▶ Your task
From the line containing "How distant are" down to the last line of the records below, copy every line exactly. Leave out everything before it.

▶ Data extract
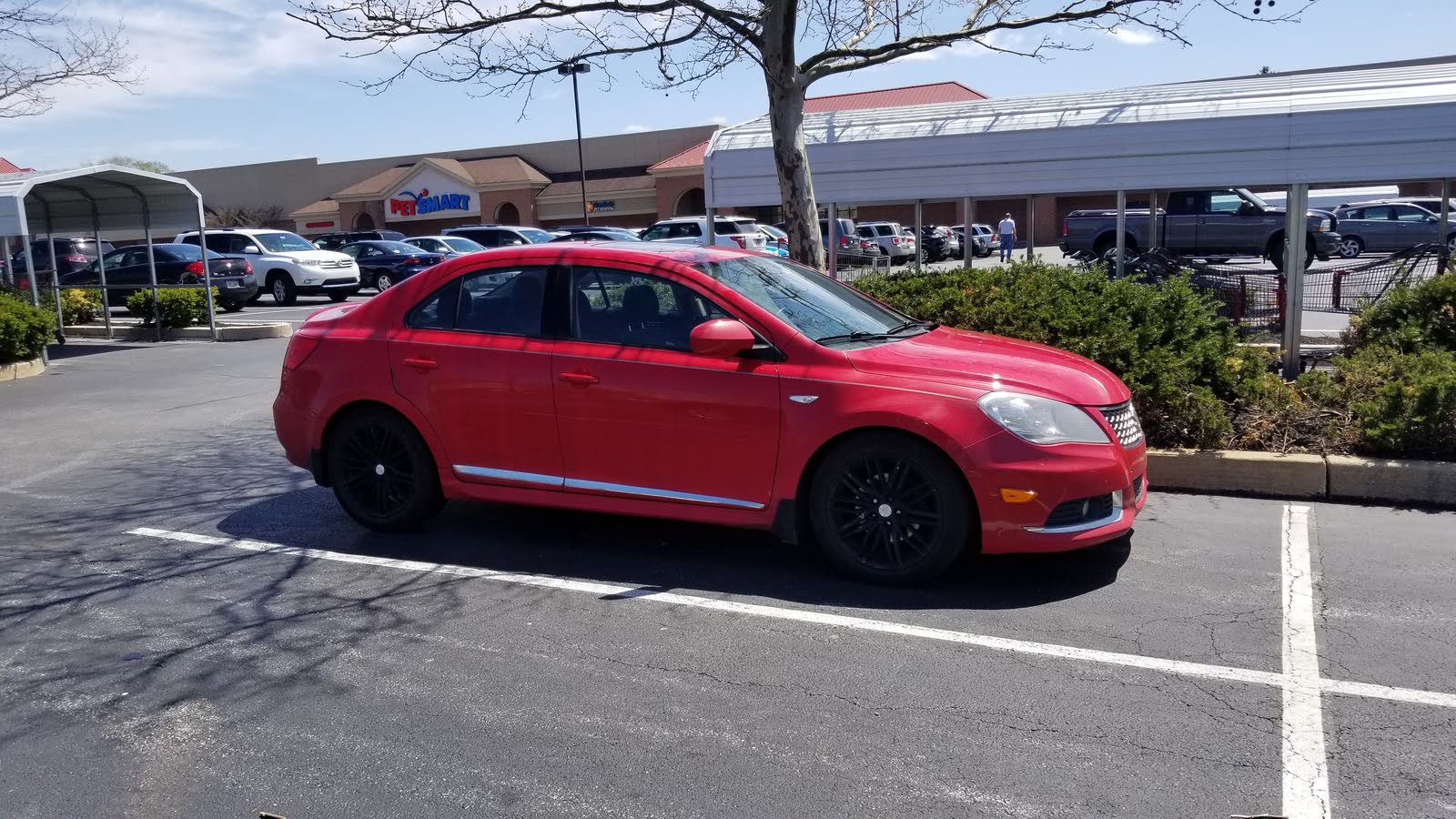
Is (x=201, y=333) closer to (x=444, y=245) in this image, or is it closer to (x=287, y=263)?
(x=287, y=263)

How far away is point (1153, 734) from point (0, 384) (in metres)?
13.8

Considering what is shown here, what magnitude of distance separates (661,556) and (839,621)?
1351mm

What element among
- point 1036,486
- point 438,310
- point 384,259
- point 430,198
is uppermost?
point 430,198

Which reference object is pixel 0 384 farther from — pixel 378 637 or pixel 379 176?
pixel 379 176

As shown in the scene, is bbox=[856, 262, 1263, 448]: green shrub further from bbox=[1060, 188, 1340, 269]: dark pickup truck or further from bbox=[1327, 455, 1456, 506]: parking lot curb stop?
bbox=[1060, 188, 1340, 269]: dark pickup truck

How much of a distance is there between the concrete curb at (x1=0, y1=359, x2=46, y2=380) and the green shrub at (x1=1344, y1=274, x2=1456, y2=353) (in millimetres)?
14250

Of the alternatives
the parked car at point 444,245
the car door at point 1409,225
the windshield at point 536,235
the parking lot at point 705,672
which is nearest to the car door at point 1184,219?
the car door at point 1409,225

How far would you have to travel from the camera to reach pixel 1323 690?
4242 millimetres

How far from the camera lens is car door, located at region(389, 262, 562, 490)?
600 centimetres

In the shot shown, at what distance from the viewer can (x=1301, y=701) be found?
416 cm

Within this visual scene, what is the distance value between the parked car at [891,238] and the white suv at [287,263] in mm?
14641

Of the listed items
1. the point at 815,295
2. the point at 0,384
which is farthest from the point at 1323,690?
the point at 0,384

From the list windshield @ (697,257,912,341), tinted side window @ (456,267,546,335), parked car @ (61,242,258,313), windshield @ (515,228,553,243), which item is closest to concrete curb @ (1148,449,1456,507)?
windshield @ (697,257,912,341)

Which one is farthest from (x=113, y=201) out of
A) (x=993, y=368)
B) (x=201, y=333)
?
(x=993, y=368)
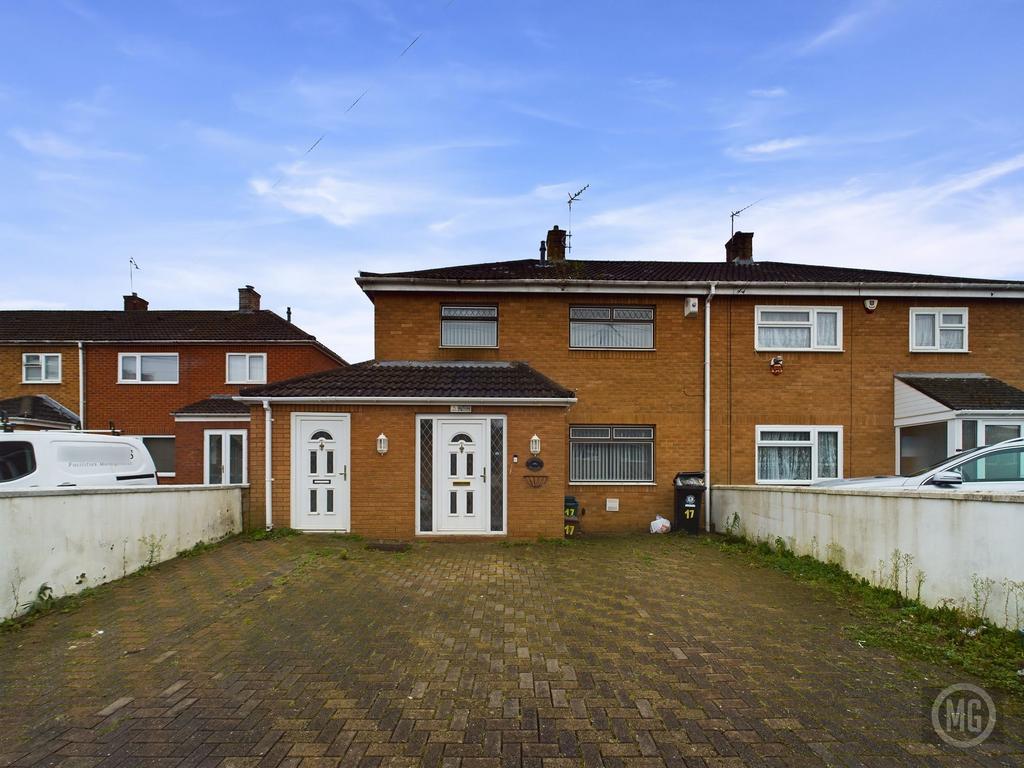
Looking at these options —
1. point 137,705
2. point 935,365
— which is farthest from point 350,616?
point 935,365

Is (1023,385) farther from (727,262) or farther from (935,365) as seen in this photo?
(727,262)

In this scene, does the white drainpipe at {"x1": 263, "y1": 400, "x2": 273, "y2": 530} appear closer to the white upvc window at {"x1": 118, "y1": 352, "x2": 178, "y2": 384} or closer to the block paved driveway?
the block paved driveway

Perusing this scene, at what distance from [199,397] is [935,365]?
71.2 feet

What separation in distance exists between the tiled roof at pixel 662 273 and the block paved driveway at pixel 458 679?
7.33 meters

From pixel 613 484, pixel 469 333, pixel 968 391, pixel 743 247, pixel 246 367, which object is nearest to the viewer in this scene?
pixel 968 391

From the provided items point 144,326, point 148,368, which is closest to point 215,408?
point 148,368

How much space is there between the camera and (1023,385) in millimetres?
12453

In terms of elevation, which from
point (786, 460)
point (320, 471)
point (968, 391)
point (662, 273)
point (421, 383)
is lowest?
point (786, 460)

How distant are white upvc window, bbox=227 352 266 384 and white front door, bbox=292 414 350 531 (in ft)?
34.0

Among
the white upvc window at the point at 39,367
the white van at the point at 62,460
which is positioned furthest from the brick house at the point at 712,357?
the white upvc window at the point at 39,367

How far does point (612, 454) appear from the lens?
471 inches

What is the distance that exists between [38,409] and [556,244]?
58.7ft

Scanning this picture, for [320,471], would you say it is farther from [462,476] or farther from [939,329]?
[939,329]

▶ Result below
How distant are white upvc window, bbox=227 352 266 384 and white front door, bbox=292 414 350 531 (in ft)?
34.0

Among
the white upvc window at the point at 39,367
the white van at the point at 62,460
which is positioned furthest from the brick house at the point at 712,357?
the white upvc window at the point at 39,367

How far does point (612, 454) appear from the lens?
471 inches

What is the distance that exists between [38,409] and [556,244]?
58.7ft

Scanning this picture, for [320,471], would you say it is farther from [462,476] or farther from [939,329]?
[939,329]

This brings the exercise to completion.